Work to be completed:
Restate the records that follow word for word; no pictures should appear.

Image and question records
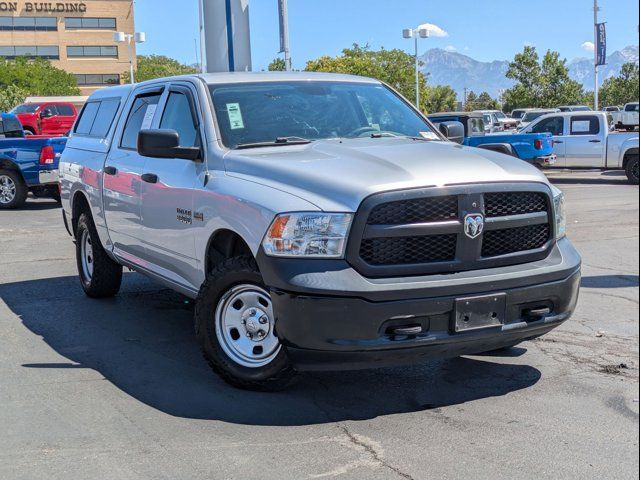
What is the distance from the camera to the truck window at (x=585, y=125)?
74.3 ft

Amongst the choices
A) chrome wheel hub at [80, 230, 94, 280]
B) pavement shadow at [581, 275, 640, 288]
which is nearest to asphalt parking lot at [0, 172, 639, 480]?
pavement shadow at [581, 275, 640, 288]

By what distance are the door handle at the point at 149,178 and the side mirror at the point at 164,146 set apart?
522 mm

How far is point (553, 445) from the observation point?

Result:
What is the distance from the camera to the truck window at (x=585, y=125)?
74.3 ft

Amongst the choices
A) chrome wheel hub at [80, 230, 94, 280]
B) pavement shadow at [581, 275, 640, 288]
which is nearest to asphalt parking lot at [0, 172, 639, 480]?
pavement shadow at [581, 275, 640, 288]

By what distance are the door handle at the point at 149,178 and the side mirror at the point at 164,146 set apart?
522 mm

How far is point (553, 445) from the observation point?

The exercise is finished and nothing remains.